The End of Net Neutrality

I recently learned about something called Net Neutrality in my Mass Media class. It is basically the term for giving everyone who has access to the internet an equal experience whether it is by the government or the Internet provider. This year, the Federal Communications Commission (FCC) is giving Net Neutrality a second look in hopes of allowing Internet providers to offer their customers faster data streaming. What does this mean for internet users? Well, not everybody will get equal access to the same things anymore. Since big telecommunication companies are partnering up or buying each other out, unless you can afford this change, then you will be pretty much be left out. Allowing people access to faster and better internet is one thing, but blocking out data or purposefully making the internet slower for others seems completely unfair to me.

What are your thoughts?

Here is a video that is entertaining and helps explain this new movement.


Ana Fernandez


2 thoughts on “The End of Net Neutrality

  1. First I want to say I’ve discussed this, though much less in-depth, as well in my Digital Rhetoric English class, but your post helped explain it to me a lot more clearly. I agree with you in that I think ending Net Neutrality, at least completely, is unfair to the average Internet/cable user, especially at this stage of the game. As my professor in my other class talked about, what’s happened is that these providers seemed to be waiting for us all to grow dependent on Internet connection, not just at home but on mobile devices like smartphones, tablets and so on, before making this leap into having to pay for decent service or access to data. If you think about a site like Google suddenly charging for its services, so many aspects of people’s daily lives would be affected – aside from simply web browsing at home or on a mobile, people use Google for email, maps and directions, sharing and editing documents, photos, and so many other services – people have come to rely on it for everything while free, and will basically be forced to pay for those same services because they now can’t function without them. And like the video mentioned, this seems especially unfair when these companies have little incentive to be creating cost competition with each other either.

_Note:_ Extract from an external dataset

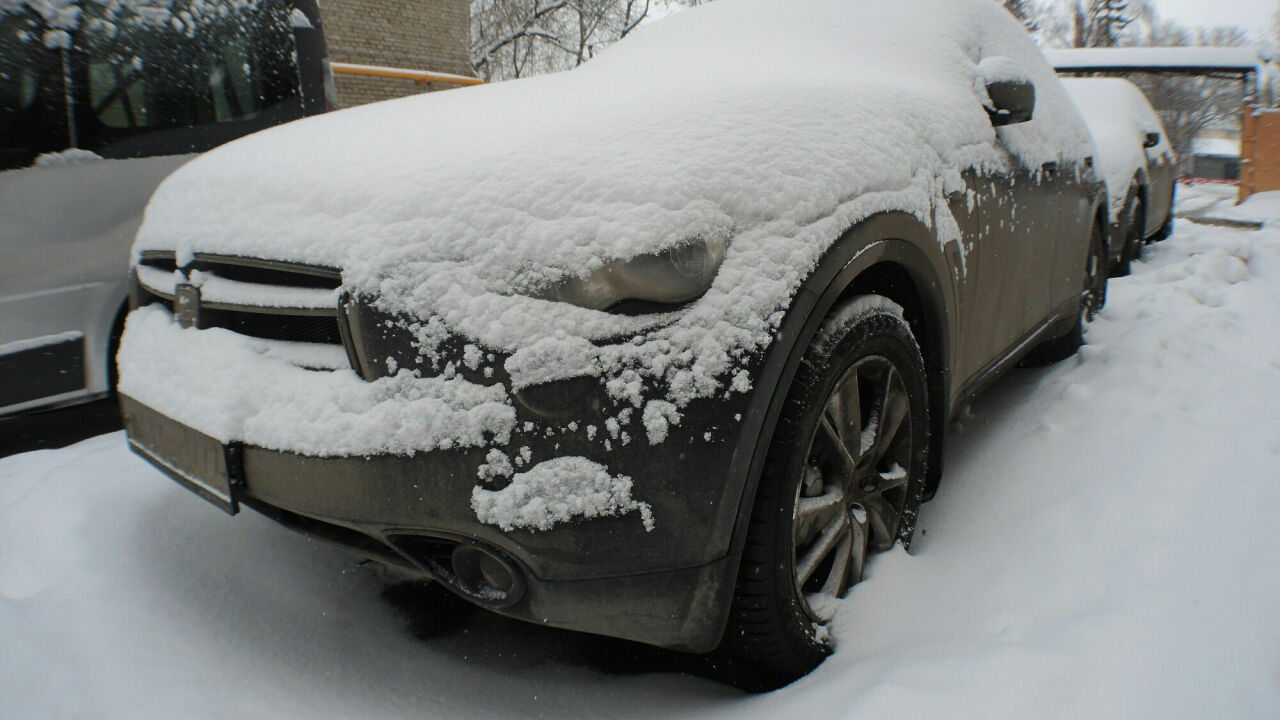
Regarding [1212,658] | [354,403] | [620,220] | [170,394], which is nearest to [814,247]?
[620,220]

  2. What makes the internet so successful is that anyone can go online and have the same experience as anyone else. I can Tweet the same way that Kim Kardashian tweets. It’s the same experience, she just gets a thousand retweets afterward. The internet levels the field when it comes to someone’s ability to be social and share their ideas. Remember when it used to be called the Word Wide Web? I think that is a term we should try and hang onto going forward. The internet needs to be a connective tool, and this talk of altering individual access is just counterproductive and manipulative. To think that these corporations are fishing us all into paying for their services…it’s horrific but totally possible. It’s like when Netflix nearly doubled their prices a year or two ago, and everyone just paid more because they couldn’t bear to lose their Netflix access. We need to be careful about how these corporations control our access to information, or we’ll find ourselves in a very different situation indeed.